This month SDOT says they are starting work on an extension of the West Seattle Neighborhood Greenway, which will finally connect the current greenway in the south end of the neighborhood with Alaska Junction. Most notably, the project will bring a major redesign to one of the area’s most problematic intersections, 35th Ave SW and SW Graham Street.
Several high profile traffic deaths have occurred at the intersection of 35th and Graham. It’s been seven years since James St. Clair was struck and killed while attempting to cross the intersection on foot, and fourteen years since Susanne Scaringi was killed while biking across it. There’s not really any good excuse as to why safety improvements at this spot have taken so long to get constructed.
This project was most recently slated to go in last year, but was delayed due to “administrative challenges, most notably waiting longer than anticipated to receive the final approval for grant funding”. I asked SDOT spokesperson Ethan Bergerson if the new signal here would be a priority due to past issues here, and he told me, “We haven’t determined the construction schedule or order in which improvements will be installed. Safety will definitely be one of the factors which we consider.”

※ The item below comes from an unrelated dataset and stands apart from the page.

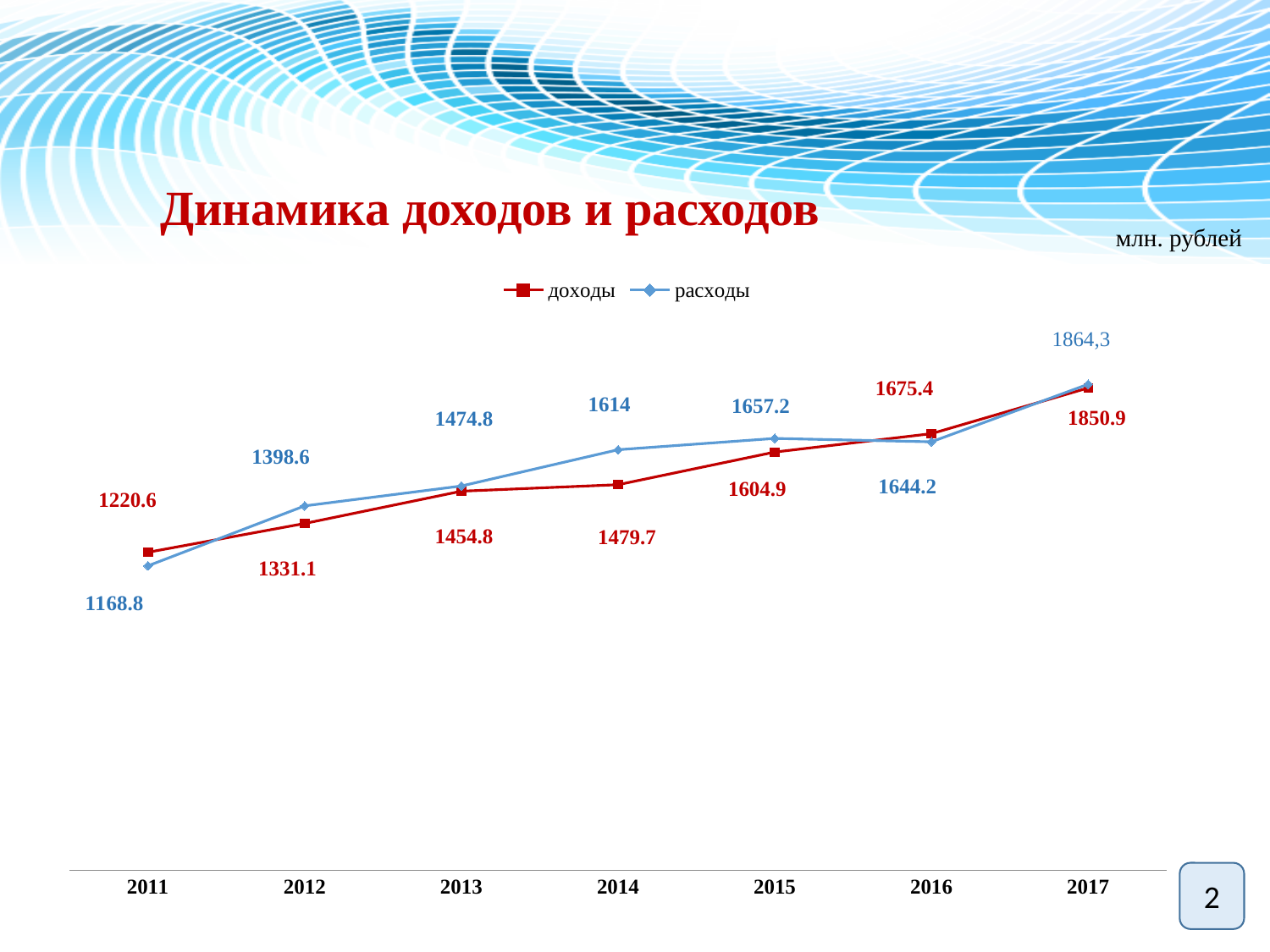
What type of chart is shown on the slide? line chart Does доходы rise or fall from 2011 to 2017? rise What is the difference between доходы and расходы in 2011? 51.8 In which year is доходы highest? 2017 What is the value of доходы in 2011? 1220.6 What is the value of расходы in 2014? 1614 Which is larger in 2014, доходы or расходы? расходы What is the value of расходы in 2017? 1864,3 In which year is расходы lowest? 2011 How many series does the legend list? 2 What is the title of the chart? Динамика доходов и расходов How many years are shown on the x axis? 7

The planned upgrade to 35th/Graham includes a signal for traffic on 35th, marked crosswalks and a green crossbike for traffic on Graham, and traffic restrictions that essentially amount to a diverter- drivers will not be able to go straight across the intersection on Graham Street, and a left turn from 35th will only be allowed onto eastbound Graham, not westbound.
The entire extension of the Greenway will be installed on SW Graham Street, 38th Ave SW, SW Findlay Street, and 42nd Ave SW where it will terminate at SW Edmunds Street. The route only includes one other signalized crossing, at Findlay and 39th. At Edmunds, the existing four-way stop will be upgraded with new marked crosswalks.
The end of the West Seattle greenway is ultimately envisioned in the Admiral District, and SDOT currently has funds to design and plan that extension to the north but not to construct it. Heading through Alaska Junction on 42nd, traffic volumes on the street are higher than they would be on a normal neighborhood greenway, so the street treatments will have to be a bit more robust.
Designs from 2018 show a few different options to make the Junction segment more welcoming to people on bikes, the tradeoffs between them being parking, so we should expect that discussion to restart.
A portion of this existing greenway in High Point is currently functioning as a Stay Healthy Street, with pedestrians and people biking more able to utilize the street space. In the coming weeks we’ll learn if SDOT has selected this route, serving one of the most diverse areas of West Seattle, to be one of the twenty miles of permanent Stay Healthy Streets and to get the permanent traffic diversion improvements that are going to come along with that. Ideally all neighborhood greenways would enable users to feel as comfortable using them as a Stay Healthy street does.